▸ **ZITIERTER AUSZUG**
+--

Die Berufung der Beklagten ist unzulässig, da sie nicht innerhalb der gesetzlichen Frist des § 66 Abs. 1 ArbGG, begründet worden ist.
Nach § 64 Abs. 6 ArbGG, § 520 Abs. 1 ZPO muss der Berufungskläger die Berufung begründen. Die Begründung muss innerhalb einer Frist von zwei Monaten ab Zustellung des angefochtenen Urteils erfolgen (§ 66 Abs. 1 Sätze 1 und 2 ArbGG). Die Berufungsbegründungsfrist begann am 25.10.2023 und endete nach Verlängerung der Berufungsbegründungsfrist mit Ablauf des 17.01.2024.
Wegen der verspäteten Berufungsbegründung ist die Berufung der Beklagten als unzulässig zu verwerfen, §§ 66 Abs. 2 Satz 2 ArbGG, 522 Abs. 1 Satz 2 ZPO.
Der Antrag der Beklagten auf Wiedereinsetzung ist als unbegründet zurückzuweisen, vgl. §§ 237, 238 ZPO, denn die Fristversäumung erfolgte nicht ohne ein zurechenbares Anwaltsverschulden gem. § 85 Abs. 2 ZPO.
Im Einzelnen:
1. Der Antrag auf Wiedereinsetzung in den vorigen Stand ist gemäß § 233 ZPO statthaft und auch im Übrigen zulässig, §§ 234, 236 ZPO.
2. Der Wiedereinsetzungsantrag ist nicht begründet, denn die Fristversäumung beruht auf einem Verschulden des Prozessbevollmächtigten der Beklagten, das sich dieser zurechnen lassen muss, §§ 233, 85 Abs. 2 ZPO.
Die Beklagte hat nicht glaubhaft gemacht, dass sie ohne ein ihr nach § 85 Abs. 2 ZPO zurechenbares Verschulden ihrer Prozessbevollmächtigten daran gehindert gewesen wäre, die Berufungsbegründungsfrist einzuhalten.

+--

▸ **GEGEBENE DATEN**
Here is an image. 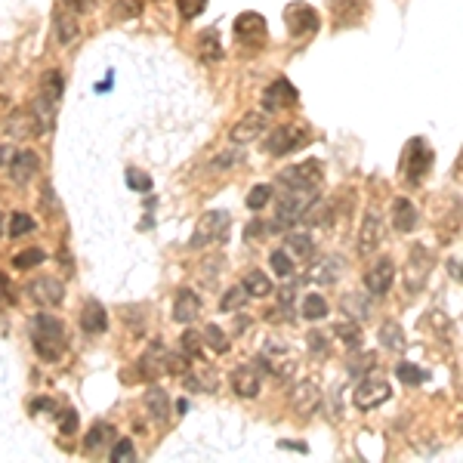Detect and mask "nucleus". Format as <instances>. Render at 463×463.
Listing matches in <instances>:
<instances>
[{"instance_id":"nucleus-1","label":"nucleus","mask_w":463,"mask_h":463,"mask_svg":"<svg viewBox=\"0 0 463 463\" xmlns=\"http://www.w3.org/2000/svg\"><path fill=\"white\" fill-rule=\"evenodd\" d=\"M31 346H35V352L41 355L44 361H59L65 346H68L62 321L50 312L35 315V321H31Z\"/></svg>"},{"instance_id":"nucleus-2","label":"nucleus","mask_w":463,"mask_h":463,"mask_svg":"<svg viewBox=\"0 0 463 463\" xmlns=\"http://www.w3.org/2000/svg\"><path fill=\"white\" fill-rule=\"evenodd\" d=\"M312 201H319V185H294L284 189V195L278 198L275 207V226L278 229H290L294 223H303V214Z\"/></svg>"},{"instance_id":"nucleus-3","label":"nucleus","mask_w":463,"mask_h":463,"mask_svg":"<svg viewBox=\"0 0 463 463\" xmlns=\"http://www.w3.org/2000/svg\"><path fill=\"white\" fill-rule=\"evenodd\" d=\"M284 25H287L290 37H312L315 31H319L321 19H319V12H315V6L296 0V3L284 6Z\"/></svg>"},{"instance_id":"nucleus-4","label":"nucleus","mask_w":463,"mask_h":463,"mask_svg":"<svg viewBox=\"0 0 463 463\" xmlns=\"http://www.w3.org/2000/svg\"><path fill=\"white\" fill-rule=\"evenodd\" d=\"M359 386H355V395H352V405L359 408V411H374L377 405H383V401H389V395H393V389H389L386 380H380V377H374V370L365 377H359Z\"/></svg>"},{"instance_id":"nucleus-5","label":"nucleus","mask_w":463,"mask_h":463,"mask_svg":"<svg viewBox=\"0 0 463 463\" xmlns=\"http://www.w3.org/2000/svg\"><path fill=\"white\" fill-rule=\"evenodd\" d=\"M229 226H232V216L226 210H210V214H204V220L198 223L195 235H191V247H207V244H214V241H223Z\"/></svg>"},{"instance_id":"nucleus-6","label":"nucleus","mask_w":463,"mask_h":463,"mask_svg":"<svg viewBox=\"0 0 463 463\" xmlns=\"http://www.w3.org/2000/svg\"><path fill=\"white\" fill-rule=\"evenodd\" d=\"M309 142V133L306 127H300V124H284V127H275L272 133L266 139V151L275 158L287 155V151H296L300 145Z\"/></svg>"},{"instance_id":"nucleus-7","label":"nucleus","mask_w":463,"mask_h":463,"mask_svg":"<svg viewBox=\"0 0 463 463\" xmlns=\"http://www.w3.org/2000/svg\"><path fill=\"white\" fill-rule=\"evenodd\" d=\"M429 272H433V254H429L426 247H417L411 250V260H408L405 266V284L411 294H417V290H423V284H426Z\"/></svg>"},{"instance_id":"nucleus-8","label":"nucleus","mask_w":463,"mask_h":463,"mask_svg":"<svg viewBox=\"0 0 463 463\" xmlns=\"http://www.w3.org/2000/svg\"><path fill=\"white\" fill-rule=\"evenodd\" d=\"M319 405H321V393L312 380L294 383V389H290V411L306 420V417H312L319 411Z\"/></svg>"},{"instance_id":"nucleus-9","label":"nucleus","mask_w":463,"mask_h":463,"mask_svg":"<svg viewBox=\"0 0 463 463\" xmlns=\"http://www.w3.org/2000/svg\"><path fill=\"white\" fill-rule=\"evenodd\" d=\"M296 102H300V93H296V87L287 77H278V81H272L263 90V108L266 111H281V108H290V105H296Z\"/></svg>"},{"instance_id":"nucleus-10","label":"nucleus","mask_w":463,"mask_h":463,"mask_svg":"<svg viewBox=\"0 0 463 463\" xmlns=\"http://www.w3.org/2000/svg\"><path fill=\"white\" fill-rule=\"evenodd\" d=\"M232 31H235V41L241 44H263L266 41V19L260 16V12L247 10L241 12V16L235 19V25H232Z\"/></svg>"},{"instance_id":"nucleus-11","label":"nucleus","mask_w":463,"mask_h":463,"mask_svg":"<svg viewBox=\"0 0 463 463\" xmlns=\"http://www.w3.org/2000/svg\"><path fill=\"white\" fill-rule=\"evenodd\" d=\"M278 182L284 189H294V185H319L321 182V161H303V164H294V167H284L278 173Z\"/></svg>"},{"instance_id":"nucleus-12","label":"nucleus","mask_w":463,"mask_h":463,"mask_svg":"<svg viewBox=\"0 0 463 463\" xmlns=\"http://www.w3.org/2000/svg\"><path fill=\"white\" fill-rule=\"evenodd\" d=\"M393 281H395V263L389 260V256H380V260L365 272V287H368V294H374V296H386Z\"/></svg>"},{"instance_id":"nucleus-13","label":"nucleus","mask_w":463,"mask_h":463,"mask_svg":"<svg viewBox=\"0 0 463 463\" xmlns=\"http://www.w3.org/2000/svg\"><path fill=\"white\" fill-rule=\"evenodd\" d=\"M429 164H433V151L426 149V142L423 139H411L408 142V151H405V173L408 180L417 182L420 176L429 173Z\"/></svg>"},{"instance_id":"nucleus-14","label":"nucleus","mask_w":463,"mask_h":463,"mask_svg":"<svg viewBox=\"0 0 463 463\" xmlns=\"http://www.w3.org/2000/svg\"><path fill=\"white\" fill-rule=\"evenodd\" d=\"M383 232H386V226H383V214L377 207H370L365 214V223H361V232H359V254H374L377 244L383 241Z\"/></svg>"},{"instance_id":"nucleus-15","label":"nucleus","mask_w":463,"mask_h":463,"mask_svg":"<svg viewBox=\"0 0 463 463\" xmlns=\"http://www.w3.org/2000/svg\"><path fill=\"white\" fill-rule=\"evenodd\" d=\"M28 296L37 303V306H59L65 300V287L59 278H37V281L28 284Z\"/></svg>"},{"instance_id":"nucleus-16","label":"nucleus","mask_w":463,"mask_h":463,"mask_svg":"<svg viewBox=\"0 0 463 463\" xmlns=\"http://www.w3.org/2000/svg\"><path fill=\"white\" fill-rule=\"evenodd\" d=\"M232 389H235V395H241V399H256L263 389V374L254 365L235 368L232 370Z\"/></svg>"},{"instance_id":"nucleus-17","label":"nucleus","mask_w":463,"mask_h":463,"mask_svg":"<svg viewBox=\"0 0 463 463\" xmlns=\"http://www.w3.org/2000/svg\"><path fill=\"white\" fill-rule=\"evenodd\" d=\"M266 133V115H244L235 127L229 130V139L235 145H244V142H254Z\"/></svg>"},{"instance_id":"nucleus-18","label":"nucleus","mask_w":463,"mask_h":463,"mask_svg":"<svg viewBox=\"0 0 463 463\" xmlns=\"http://www.w3.org/2000/svg\"><path fill=\"white\" fill-rule=\"evenodd\" d=\"M37 167H41V161H37L35 151H12L10 176L16 185H28L37 176Z\"/></svg>"},{"instance_id":"nucleus-19","label":"nucleus","mask_w":463,"mask_h":463,"mask_svg":"<svg viewBox=\"0 0 463 463\" xmlns=\"http://www.w3.org/2000/svg\"><path fill=\"white\" fill-rule=\"evenodd\" d=\"M53 28H56V41L62 46H71L81 37V25H77V16L71 10H56V16H53Z\"/></svg>"},{"instance_id":"nucleus-20","label":"nucleus","mask_w":463,"mask_h":463,"mask_svg":"<svg viewBox=\"0 0 463 463\" xmlns=\"http://www.w3.org/2000/svg\"><path fill=\"white\" fill-rule=\"evenodd\" d=\"M198 312H201V296H198L195 290L182 287L173 300V319L180 324H191L198 319Z\"/></svg>"},{"instance_id":"nucleus-21","label":"nucleus","mask_w":463,"mask_h":463,"mask_svg":"<svg viewBox=\"0 0 463 463\" xmlns=\"http://www.w3.org/2000/svg\"><path fill=\"white\" fill-rule=\"evenodd\" d=\"M142 405H145V414H149L155 423H164V420H167V414H170V399H167V393H164L161 386H149V389H145Z\"/></svg>"},{"instance_id":"nucleus-22","label":"nucleus","mask_w":463,"mask_h":463,"mask_svg":"<svg viewBox=\"0 0 463 463\" xmlns=\"http://www.w3.org/2000/svg\"><path fill=\"white\" fill-rule=\"evenodd\" d=\"M337 25H359L365 16V0H330Z\"/></svg>"},{"instance_id":"nucleus-23","label":"nucleus","mask_w":463,"mask_h":463,"mask_svg":"<svg viewBox=\"0 0 463 463\" xmlns=\"http://www.w3.org/2000/svg\"><path fill=\"white\" fill-rule=\"evenodd\" d=\"M420 223V216H417V207L408 198H395L393 201V226L395 232H414V226Z\"/></svg>"},{"instance_id":"nucleus-24","label":"nucleus","mask_w":463,"mask_h":463,"mask_svg":"<svg viewBox=\"0 0 463 463\" xmlns=\"http://www.w3.org/2000/svg\"><path fill=\"white\" fill-rule=\"evenodd\" d=\"M105 328H108L105 309L99 306L96 300H87V306H84V312H81V330L84 334H102Z\"/></svg>"},{"instance_id":"nucleus-25","label":"nucleus","mask_w":463,"mask_h":463,"mask_svg":"<svg viewBox=\"0 0 463 463\" xmlns=\"http://www.w3.org/2000/svg\"><path fill=\"white\" fill-rule=\"evenodd\" d=\"M241 287L247 290V296H256V300H263V296L272 294V281H269V275L260 272V269H250V272L244 275Z\"/></svg>"},{"instance_id":"nucleus-26","label":"nucleus","mask_w":463,"mask_h":463,"mask_svg":"<svg viewBox=\"0 0 463 463\" xmlns=\"http://www.w3.org/2000/svg\"><path fill=\"white\" fill-rule=\"evenodd\" d=\"M343 312H346L349 319L355 315L359 321H365V319H370V312H374V303L361 294H343Z\"/></svg>"},{"instance_id":"nucleus-27","label":"nucleus","mask_w":463,"mask_h":463,"mask_svg":"<svg viewBox=\"0 0 463 463\" xmlns=\"http://www.w3.org/2000/svg\"><path fill=\"white\" fill-rule=\"evenodd\" d=\"M377 337H380V343L386 349H393V352L405 349V330H401L399 321H383L380 330H377Z\"/></svg>"},{"instance_id":"nucleus-28","label":"nucleus","mask_w":463,"mask_h":463,"mask_svg":"<svg viewBox=\"0 0 463 463\" xmlns=\"http://www.w3.org/2000/svg\"><path fill=\"white\" fill-rule=\"evenodd\" d=\"M62 90H65V77L59 75V71H46V75L41 77V99H46V102L59 105Z\"/></svg>"},{"instance_id":"nucleus-29","label":"nucleus","mask_w":463,"mask_h":463,"mask_svg":"<svg viewBox=\"0 0 463 463\" xmlns=\"http://www.w3.org/2000/svg\"><path fill=\"white\" fill-rule=\"evenodd\" d=\"M111 439H115V426H111V423H93V429L87 433V439H84V448H87V451H99V448L108 445Z\"/></svg>"},{"instance_id":"nucleus-30","label":"nucleus","mask_w":463,"mask_h":463,"mask_svg":"<svg viewBox=\"0 0 463 463\" xmlns=\"http://www.w3.org/2000/svg\"><path fill=\"white\" fill-rule=\"evenodd\" d=\"M201 340H204V346H210L216 355H226L229 352V337H226V330L220 328V324H207L204 328V334H201Z\"/></svg>"},{"instance_id":"nucleus-31","label":"nucleus","mask_w":463,"mask_h":463,"mask_svg":"<svg viewBox=\"0 0 463 463\" xmlns=\"http://www.w3.org/2000/svg\"><path fill=\"white\" fill-rule=\"evenodd\" d=\"M300 312H303V319L319 321V319H324V315H328V300H324L321 294H309V296H303Z\"/></svg>"},{"instance_id":"nucleus-32","label":"nucleus","mask_w":463,"mask_h":463,"mask_svg":"<svg viewBox=\"0 0 463 463\" xmlns=\"http://www.w3.org/2000/svg\"><path fill=\"white\" fill-rule=\"evenodd\" d=\"M139 374H142V380L155 383V377H161V374H164V355L145 352L142 359H139Z\"/></svg>"},{"instance_id":"nucleus-33","label":"nucleus","mask_w":463,"mask_h":463,"mask_svg":"<svg viewBox=\"0 0 463 463\" xmlns=\"http://www.w3.org/2000/svg\"><path fill=\"white\" fill-rule=\"evenodd\" d=\"M395 377H399L405 386H420V383L426 380V370L417 368L414 361H399V365H395Z\"/></svg>"},{"instance_id":"nucleus-34","label":"nucleus","mask_w":463,"mask_h":463,"mask_svg":"<svg viewBox=\"0 0 463 463\" xmlns=\"http://www.w3.org/2000/svg\"><path fill=\"white\" fill-rule=\"evenodd\" d=\"M284 241H287V250L294 256H303V260H306V256L312 254V238H309L306 232H287Z\"/></svg>"},{"instance_id":"nucleus-35","label":"nucleus","mask_w":463,"mask_h":463,"mask_svg":"<svg viewBox=\"0 0 463 463\" xmlns=\"http://www.w3.org/2000/svg\"><path fill=\"white\" fill-rule=\"evenodd\" d=\"M334 334L340 337L346 346H361V324L359 321H337Z\"/></svg>"},{"instance_id":"nucleus-36","label":"nucleus","mask_w":463,"mask_h":463,"mask_svg":"<svg viewBox=\"0 0 463 463\" xmlns=\"http://www.w3.org/2000/svg\"><path fill=\"white\" fill-rule=\"evenodd\" d=\"M247 303V290L238 284V287H229L226 294H223V300H220V309L223 312H241V306Z\"/></svg>"},{"instance_id":"nucleus-37","label":"nucleus","mask_w":463,"mask_h":463,"mask_svg":"<svg viewBox=\"0 0 463 463\" xmlns=\"http://www.w3.org/2000/svg\"><path fill=\"white\" fill-rule=\"evenodd\" d=\"M111 16H115L117 22L139 19V16H142V0H117V3L111 6Z\"/></svg>"},{"instance_id":"nucleus-38","label":"nucleus","mask_w":463,"mask_h":463,"mask_svg":"<svg viewBox=\"0 0 463 463\" xmlns=\"http://www.w3.org/2000/svg\"><path fill=\"white\" fill-rule=\"evenodd\" d=\"M201 59H204V62H220V59H223V44H220V37H216L214 31L201 35Z\"/></svg>"},{"instance_id":"nucleus-39","label":"nucleus","mask_w":463,"mask_h":463,"mask_svg":"<svg viewBox=\"0 0 463 463\" xmlns=\"http://www.w3.org/2000/svg\"><path fill=\"white\" fill-rule=\"evenodd\" d=\"M37 229V223L31 220L28 214H22V210H16V214L10 216V238H22V235H31V232Z\"/></svg>"},{"instance_id":"nucleus-40","label":"nucleus","mask_w":463,"mask_h":463,"mask_svg":"<svg viewBox=\"0 0 463 463\" xmlns=\"http://www.w3.org/2000/svg\"><path fill=\"white\" fill-rule=\"evenodd\" d=\"M201 352H204L201 334H198V330H185L182 334V355L185 359H201Z\"/></svg>"},{"instance_id":"nucleus-41","label":"nucleus","mask_w":463,"mask_h":463,"mask_svg":"<svg viewBox=\"0 0 463 463\" xmlns=\"http://www.w3.org/2000/svg\"><path fill=\"white\" fill-rule=\"evenodd\" d=\"M46 260V254L41 247H31V250H22V254L12 256V266L16 269H31V266H41V263Z\"/></svg>"},{"instance_id":"nucleus-42","label":"nucleus","mask_w":463,"mask_h":463,"mask_svg":"<svg viewBox=\"0 0 463 463\" xmlns=\"http://www.w3.org/2000/svg\"><path fill=\"white\" fill-rule=\"evenodd\" d=\"M269 263H272V272H275L278 278H287L290 272H294V260H290L287 250H272Z\"/></svg>"},{"instance_id":"nucleus-43","label":"nucleus","mask_w":463,"mask_h":463,"mask_svg":"<svg viewBox=\"0 0 463 463\" xmlns=\"http://www.w3.org/2000/svg\"><path fill=\"white\" fill-rule=\"evenodd\" d=\"M124 176H127V185H130V189L139 191V195H149V191H151V176H149V173H142V170L130 167Z\"/></svg>"},{"instance_id":"nucleus-44","label":"nucleus","mask_w":463,"mask_h":463,"mask_svg":"<svg viewBox=\"0 0 463 463\" xmlns=\"http://www.w3.org/2000/svg\"><path fill=\"white\" fill-rule=\"evenodd\" d=\"M272 201V189H269V185H254V189H250V195H247V207L254 210H263L266 207V204Z\"/></svg>"},{"instance_id":"nucleus-45","label":"nucleus","mask_w":463,"mask_h":463,"mask_svg":"<svg viewBox=\"0 0 463 463\" xmlns=\"http://www.w3.org/2000/svg\"><path fill=\"white\" fill-rule=\"evenodd\" d=\"M176 10H180V16L185 22H191V19H198L207 10V0H176Z\"/></svg>"},{"instance_id":"nucleus-46","label":"nucleus","mask_w":463,"mask_h":463,"mask_svg":"<svg viewBox=\"0 0 463 463\" xmlns=\"http://www.w3.org/2000/svg\"><path fill=\"white\" fill-rule=\"evenodd\" d=\"M374 368H377V355L374 352H365V355H359V359L349 361V374H352V377H365Z\"/></svg>"},{"instance_id":"nucleus-47","label":"nucleus","mask_w":463,"mask_h":463,"mask_svg":"<svg viewBox=\"0 0 463 463\" xmlns=\"http://www.w3.org/2000/svg\"><path fill=\"white\" fill-rule=\"evenodd\" d=\"M111 460L115 463H127V460H136V448L130 439H121L115 442V448H111Z\"/></svg>"},{"instance_id":"nucleus-48","label":"nucleus","mask_w":463,"mask_h":463,"mask_svg":"<svg viewBox=\"0 0 463 463\" xmlns=\"http://www.w3.org/2000/svg\"><path fill=\"white\" fill-rule=\"evenodd\" d=\"M164 370L167 374H189V359L180 352V355H173V352H164Z\"/></svg>"},{"instance_id":"nucleus-49","label":"nucleus","mask_w":463,"mask_h":463,"mask_svg":"<svg viewBox=\"0 0 463 463\" xmlns=\"http://www.w3.org/2000/svg\"><path fill=\"white\" fill-rule=\"evenodd\" d=\"M306 346L312 349L315 355H328L330 346H328V337L321 334V330H312V334H306Z\"/></svg>"},{"instance_id":"nucleus-50","label":"nucleus","mask_w":463,"mask_h":463,"mask_svg":"<svg viewBox=\"0 0 463 463\" xmlns=\"http://www.w3.org/2000/svg\"><path fill=\"white\" fill-rule=\"evenodd\" d=\"M12 300H16V296H12V284H10V278L0 272V309H3V306H12Z\"/></svg>"},{"instance_id":"nucleus-51","label":"nucleus","mask_w":463,"mask_h":463,"mask_svg":"<svg viewBox=\"0 0 463 463\" xmlns=\"http://www.w3.org/2000/svg\"><path fill=\"white\" fill-rule=\"evenodd\" d=\"M28 411H31V414L56 411V401H53V399H31V401H28Z\"/></svg>"},{"instance_id":"nucleus-52","label":"nucleus","mask_w":463,"mask_h":463,"mask_svg":"<svg viewBox=\"0 0 463 463\" xmlns=\"http://www.w3.org/2000/svg\"><path fill=\"white\" fill-rule=\"evenodd\" d=\"M235 161H241V155L238 151H229V155H220L214 161V170H229V167H235Z\"/></svg>"},{"instance_id":"nucleus-53","label":"nucleus","mask_w":463,"mask_h":463,"mask_svg":"<svg viewBox=\"0 0 463 463\" xmlns=\"http://www.w3.org/2000/svg\"><path fill=\"white\" fill-rule=\"evenodd\" d=\"M59 429H62L65 435L75 433V429H77V414H75V411H65V414H62V420H59Z\"/></svg>"},{"instance_id":"nucleus-54","label":"nucleus","mask_w":463,"mask_h":463,"mask_svg":"<svg viewBox=\"0 0 463 463\" xmlns=\"http://www.w3.org/2000/svg\"><path fill=\"white\" fill-rule=\"evenodd\" d=\"M65 3V10H71V12H84L87 10V0H62Z\"/></svg>"},{"instance_id":"nucleus-55","label":"nucleus","mask_w":463,"mask_h":463,"mask_svg":"<svg viewBox=\"0 0 463 463\" xmlns=\"http://www.w3.org/2000/svg\"><path fill=\"white\" fill-rule=\"evenodd\" d=\"M448 272H451V278L460 284V260L454 256V260H448Z\"/></svg>"},{"instance_id":"nucleus-56","label":"nucleus","mask_w":463,"mask_h":463,"mask_svg":"<svg viewBox=\"0 0 463 463\" xmlns=\"http://www.w3.org/2000/svg\"><path fill=\"white\" fill-rule=\"evenodd\" d=\"M281 448H290V451H303V454L309 451L306 442H281Z\"/></svg>"},{"instance_id":"nucleus-57","label":"nucleus","mask_w":463,"mask_h":463,"mask_svg":"<svg viewBox=\"0 0 463 463\" xmlns=\"http://www.w3.org/2000/svg\"><path fill=\"white\" fill-rule=\"evenodd\" d=\"M12 161V149H6V145H0V167H6V164Z\"/></svg>"},{"instance_id":"nucleus-58","label":"nucleus","mask_w":463,"mask_h":463,"mask_svg":"<svg viewBox=\"0 0 463 463\" xmlns=\"http://www.w3.org/2000/svg\"><path fill=\"white\" fill-rule=\"evenodd\" d=\"M260 232H263V226H260V223H250V226H247V232H244V235H247V241H254V238L260 235Z\"/></svg>"},{"instance_id":"nucleus-59","label":"nucleus","mask_w":463,"mask_h":463,"mask_svg":"<svg viewBox=\"0 0 463 463\" xmlns=\"http://www.w3.org/2000/svg\"><path fill=\"white\" fill-rule=\"evenodd\" d=\"M185 411H189V401H185V399H180V401H176V414H185Z\"/></svg>"},{"instance_id":"nucleus-60","label":"nucleus","mask_w":463,"mask_h":463,"mask_svg":"<svg viewBox=\"0 0 463 463\" xmlns=\"http://www.w3.org/2000/svg\"><path fill=\"white\" fill-rule=\"evenodd\" d=\"M0 235H3V214H0Z\"/></svg>"}]
</instances>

+--

▸ **ZU BEARBEITENDE AUFGABEN**
(1) Bearbeite den Urteilsauszug von "Nach § 64 Abs." bis einschließlich "Satz 2 ZPO." und gib diesen Teil wieder, wobei "Berufungsbegründungsfrist" durch "Begründungsfrist" ersetzt wird.
(2) Führe den Urteilsauszug zur verspäteten Berufungsbegründung dort weiter, wo er endet.
Die Datensätze spielen hierfür keine Rolle.

▸ **ERGEBNISSE JE AUFGABE**
(1)
Nach § 64 Abs. 6 ArbGG, § 520 Abs. 1 ZPO muss der Berufungskläger die Berufung begründen. Die Begründung muss innerhalb einer Frist von zwei Monaten ab Zustellung des angefochtenen Urteils erfolgen (§ 66 Abs. 1 Sätze 1 und 2 ArbGG). Die Begründungsfrist begann am 25.10.2023 und endete nach Verlängerung der Begründungsfrist mit Ablauf des 17.01.2024.
Wegen der verspäteten Berufungsbegründung ist die Berufung der Beklagten als unzulässig zu verwerfen, §§ 66 Abs. 2 Satz 2 ArbGG, 522 Abs. 1 Satz 2 ZPO.

(2)
Entgegen des Vortrages der Beklagten kann diese sich nicht darauf berufen, dass das behauptete Verschulden der Rechtsanwaltsfachangestellten des Prozessbevollmächtigten bzw. das Verschulden des Prozessbevollmächtigten der Beklagten nicht gemäß § 85 Abs. 2 ZPO der Beklagten zuzurechnen sei.
Es gehört allein zu den Aufgaben eines Verfahrensbevollmächtigten, dafür zu sorgen, dass ein fristgebundener Schriftsatz rechtzeitig erstellt wird und innerhalb der Frist bei dem zuständigen Gericht eingeht. Dabei gehört die Erstellung fristwahrender Rechtsmittel oder Rechtsmittelbegründungen zu den Aufgaben, die ein Rechtsanwalt seinem angestellten Büropersonal nicht übertragen darf, ohne das Arbeitsergebnis auf seine Richtigkeit und Vollständigkeit selbst sorgfältig zu überprüfen (BGH v. 08.03.2022 – VI ZB 78/21).
Unabhängig davon, dass ein Rechtsanwalt, der eine Rechtsmittelbegründungsfrist bis zum letzten Tag ausschöpft, wegen des damit erfahrungsgemäß verbundenen Risikos erhöhte Sorgfalt aufzuwenden hat, um die Einhaltung der Frist sicherzustellen (vgl. BGH v. 09.05.2006 – XI ZB 45/04), war es vorliegend allein Aufgabe des Prozessbevollmächtigten der Beklagten, rechtlich zu bewerten, ob eine zweite Verlängerung der Berufungsbegründungsfrist zulässig gewesen ist. Folglich oblag es allein dem Prozessbevollmächtigten der Beklagten, § 66 Abs. 1 S. 5 ArbGG zu erkennen und zutreffend anzuwenden, mithin zu beachten, dass die Frist zur Begründung der Berufung nur einmal verlängert werden kann.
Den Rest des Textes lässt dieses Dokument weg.